Während der Legida-Zug in der Mitte immer leiser wird, greifen an seiner Spitze rechte Demonstranten Journalisten an. Mehrere Lokalmedien berichten von Tritten und Schlägen, eine Kamera geht zu Bruch. Die "Lügenpresse"-Rufe, die schon bedrohlich klingen, wenn sie von tausend Kehlen gebrüllt werden, haben hier Folgen. Einer der Legida-Ordner drohte der Leipziger Volkszeitung zufolge einem Fotografen: "Wenn wir hier fertig sind, kriegst du eine aufs Maul!"

Neurechter Verleger Kubitschek schwärmt vom "deutschen Volk"

Zu diesem Zeitpunkt steht Legida schon wieder vor der Oper. Dort spricht der neurechte Verleger Götz Kubitschek. Politiker seien für das Volk da und nicht umgekehrt, findet er. Die schon arg verringerte Menge applaudiert. "Wir haben als Volk das Recht, mit unseren Sorgen und für unser Wohl auf die Straße zu gehen", ruft er.

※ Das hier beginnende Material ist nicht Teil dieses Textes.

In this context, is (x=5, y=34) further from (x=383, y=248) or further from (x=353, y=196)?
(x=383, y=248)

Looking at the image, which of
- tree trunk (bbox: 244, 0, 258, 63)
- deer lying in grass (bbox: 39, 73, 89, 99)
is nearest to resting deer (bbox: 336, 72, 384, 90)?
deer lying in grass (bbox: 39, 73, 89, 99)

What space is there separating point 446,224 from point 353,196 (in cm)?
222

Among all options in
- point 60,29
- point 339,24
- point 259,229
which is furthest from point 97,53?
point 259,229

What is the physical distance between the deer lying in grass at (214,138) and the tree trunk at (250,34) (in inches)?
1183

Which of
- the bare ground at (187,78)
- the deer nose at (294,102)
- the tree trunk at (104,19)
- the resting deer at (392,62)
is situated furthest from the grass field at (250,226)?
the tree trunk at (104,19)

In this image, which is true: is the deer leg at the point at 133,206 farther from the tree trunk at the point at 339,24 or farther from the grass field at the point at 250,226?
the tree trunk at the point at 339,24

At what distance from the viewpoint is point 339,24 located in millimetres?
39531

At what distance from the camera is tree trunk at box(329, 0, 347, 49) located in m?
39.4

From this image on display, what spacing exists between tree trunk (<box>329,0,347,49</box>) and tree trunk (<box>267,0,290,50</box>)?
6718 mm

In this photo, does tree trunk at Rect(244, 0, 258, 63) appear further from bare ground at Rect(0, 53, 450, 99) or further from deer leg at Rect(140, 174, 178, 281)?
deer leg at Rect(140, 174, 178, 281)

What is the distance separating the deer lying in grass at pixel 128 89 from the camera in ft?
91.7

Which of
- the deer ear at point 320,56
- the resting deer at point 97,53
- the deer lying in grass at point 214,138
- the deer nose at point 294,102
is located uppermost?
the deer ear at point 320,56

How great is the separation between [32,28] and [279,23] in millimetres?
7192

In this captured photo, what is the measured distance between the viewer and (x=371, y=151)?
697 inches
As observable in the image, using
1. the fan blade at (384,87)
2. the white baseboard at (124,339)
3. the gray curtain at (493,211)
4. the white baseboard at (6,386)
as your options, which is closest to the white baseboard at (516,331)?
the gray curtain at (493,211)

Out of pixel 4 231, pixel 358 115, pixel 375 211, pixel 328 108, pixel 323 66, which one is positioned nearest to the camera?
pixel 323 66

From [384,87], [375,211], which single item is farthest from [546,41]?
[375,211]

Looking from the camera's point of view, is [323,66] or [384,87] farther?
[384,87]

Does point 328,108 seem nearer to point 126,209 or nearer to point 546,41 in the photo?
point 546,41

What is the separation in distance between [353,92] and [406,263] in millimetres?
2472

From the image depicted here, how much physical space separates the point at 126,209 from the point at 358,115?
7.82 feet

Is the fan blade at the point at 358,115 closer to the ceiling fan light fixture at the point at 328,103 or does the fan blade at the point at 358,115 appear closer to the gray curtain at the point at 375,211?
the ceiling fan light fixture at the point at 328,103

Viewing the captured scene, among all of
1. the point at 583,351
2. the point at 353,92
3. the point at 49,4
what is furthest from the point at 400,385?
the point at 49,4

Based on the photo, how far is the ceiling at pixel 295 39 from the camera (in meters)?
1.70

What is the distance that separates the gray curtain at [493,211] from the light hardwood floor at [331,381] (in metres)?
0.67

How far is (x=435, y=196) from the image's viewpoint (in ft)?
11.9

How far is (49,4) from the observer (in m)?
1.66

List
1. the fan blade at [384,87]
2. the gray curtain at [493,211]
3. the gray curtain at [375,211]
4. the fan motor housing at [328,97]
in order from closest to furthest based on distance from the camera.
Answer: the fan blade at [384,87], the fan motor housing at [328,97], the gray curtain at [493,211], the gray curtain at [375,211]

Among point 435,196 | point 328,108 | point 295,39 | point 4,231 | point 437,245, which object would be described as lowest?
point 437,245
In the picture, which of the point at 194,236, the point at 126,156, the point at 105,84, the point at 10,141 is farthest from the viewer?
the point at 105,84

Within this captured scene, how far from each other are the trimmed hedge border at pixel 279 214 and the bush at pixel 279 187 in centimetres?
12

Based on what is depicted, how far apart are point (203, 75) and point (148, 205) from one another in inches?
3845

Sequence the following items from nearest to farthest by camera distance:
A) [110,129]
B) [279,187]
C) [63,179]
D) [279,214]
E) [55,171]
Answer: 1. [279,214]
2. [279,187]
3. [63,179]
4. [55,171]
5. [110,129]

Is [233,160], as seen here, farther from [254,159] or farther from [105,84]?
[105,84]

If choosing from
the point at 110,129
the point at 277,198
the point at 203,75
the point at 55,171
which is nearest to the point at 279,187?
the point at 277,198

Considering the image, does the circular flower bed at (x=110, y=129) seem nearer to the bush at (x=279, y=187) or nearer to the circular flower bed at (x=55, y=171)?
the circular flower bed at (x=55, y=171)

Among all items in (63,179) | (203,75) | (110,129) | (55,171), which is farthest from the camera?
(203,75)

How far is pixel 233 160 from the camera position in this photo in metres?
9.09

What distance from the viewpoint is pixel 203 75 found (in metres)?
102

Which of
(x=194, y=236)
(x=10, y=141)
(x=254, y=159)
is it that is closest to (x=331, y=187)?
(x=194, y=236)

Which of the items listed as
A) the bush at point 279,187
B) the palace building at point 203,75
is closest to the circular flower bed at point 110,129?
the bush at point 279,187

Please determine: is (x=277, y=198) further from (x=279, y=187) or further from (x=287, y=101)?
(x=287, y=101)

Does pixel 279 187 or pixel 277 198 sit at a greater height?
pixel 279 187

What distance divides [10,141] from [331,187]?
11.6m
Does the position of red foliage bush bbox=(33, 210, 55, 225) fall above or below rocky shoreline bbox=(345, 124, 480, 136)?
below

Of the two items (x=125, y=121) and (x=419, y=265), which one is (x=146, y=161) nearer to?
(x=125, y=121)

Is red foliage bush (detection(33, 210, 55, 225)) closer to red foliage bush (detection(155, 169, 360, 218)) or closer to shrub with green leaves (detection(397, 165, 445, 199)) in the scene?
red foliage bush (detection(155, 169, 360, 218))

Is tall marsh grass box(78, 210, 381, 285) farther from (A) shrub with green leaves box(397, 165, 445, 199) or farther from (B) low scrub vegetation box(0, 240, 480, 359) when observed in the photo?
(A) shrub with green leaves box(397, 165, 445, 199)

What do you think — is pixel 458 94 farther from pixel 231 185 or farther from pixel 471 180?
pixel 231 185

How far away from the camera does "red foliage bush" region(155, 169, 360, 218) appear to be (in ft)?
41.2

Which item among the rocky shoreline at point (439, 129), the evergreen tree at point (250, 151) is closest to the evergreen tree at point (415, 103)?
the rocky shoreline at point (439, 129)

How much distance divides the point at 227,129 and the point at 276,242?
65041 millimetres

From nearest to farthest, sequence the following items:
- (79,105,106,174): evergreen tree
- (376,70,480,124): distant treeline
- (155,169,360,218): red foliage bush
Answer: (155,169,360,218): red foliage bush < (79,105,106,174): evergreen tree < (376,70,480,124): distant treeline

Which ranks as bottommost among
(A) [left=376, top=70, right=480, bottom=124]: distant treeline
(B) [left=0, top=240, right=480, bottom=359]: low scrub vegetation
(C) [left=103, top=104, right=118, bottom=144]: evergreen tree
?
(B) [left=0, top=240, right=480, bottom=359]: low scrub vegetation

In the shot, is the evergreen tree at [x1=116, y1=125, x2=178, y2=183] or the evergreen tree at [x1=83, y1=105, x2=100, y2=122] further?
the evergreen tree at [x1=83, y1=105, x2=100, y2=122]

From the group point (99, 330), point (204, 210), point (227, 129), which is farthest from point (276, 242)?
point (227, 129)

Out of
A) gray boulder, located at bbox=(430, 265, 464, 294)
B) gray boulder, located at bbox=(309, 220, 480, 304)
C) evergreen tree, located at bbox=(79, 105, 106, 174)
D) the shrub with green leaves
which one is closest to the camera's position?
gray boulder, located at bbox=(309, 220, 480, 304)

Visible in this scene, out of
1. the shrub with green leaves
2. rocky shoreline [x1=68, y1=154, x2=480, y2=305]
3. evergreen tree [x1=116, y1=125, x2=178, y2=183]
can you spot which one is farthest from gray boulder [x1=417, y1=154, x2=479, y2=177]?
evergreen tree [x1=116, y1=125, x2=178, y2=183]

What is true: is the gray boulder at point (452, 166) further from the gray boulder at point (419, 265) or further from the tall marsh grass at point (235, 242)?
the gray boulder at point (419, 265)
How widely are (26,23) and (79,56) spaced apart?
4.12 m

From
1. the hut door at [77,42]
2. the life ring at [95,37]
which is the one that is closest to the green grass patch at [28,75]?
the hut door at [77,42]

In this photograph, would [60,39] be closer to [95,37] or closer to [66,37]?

Überhaupt, das deutsche Volk! "Sein Erfindungsgeist, sein Organisationstalent, sein Fleiß sind sprichwörtlich", sagt Kubitschek. Ja, das gefällt. "Der Kubitschek ist gut", sagt ein junger Mann zum anderen. Als letzter Redner kommt auf der Abschlusskundgebung schließlich Legida-Organisator Jörg Hoyer zu Wort. Er schimpft mit heiserer, lauter Stimme über die Regierung, die "nur redet und nicht handelt", außerdem über die GEZ und fordert ein Ende der Sanktionen gegen Russland - ein bisschen dies, ein bisschen das.

"Herr Jung, bald stehen hier eine Million auf dem Platz!", ruft er an den Leipziger Bürgermeister Burkhard Jung gerichtet, der sich den Gegendemos angeschlossen hat. Die Ereignisse rund um die Legida-Demo - ein Rückzug an der Pegida-Spitze, eine Spaltung, die Gewalt gegen Journalisten, die den betont bürgerlichen Teil der Demonstranten eher abschrecken dürfte -, aber vor allem die augenfällige thematische Ziellosigkeit der Demonstration legen eine andere Prognose nahe. Falls Pegida und seine vielen Ableger je so etwas wie eine Bewegung waren, dann zerfällt sie gerade in ihre Einzelteile. Das mag das Ende von Pegida bedeuten - aber noch lange nicht das Ende der Wut, die dahintersteckt.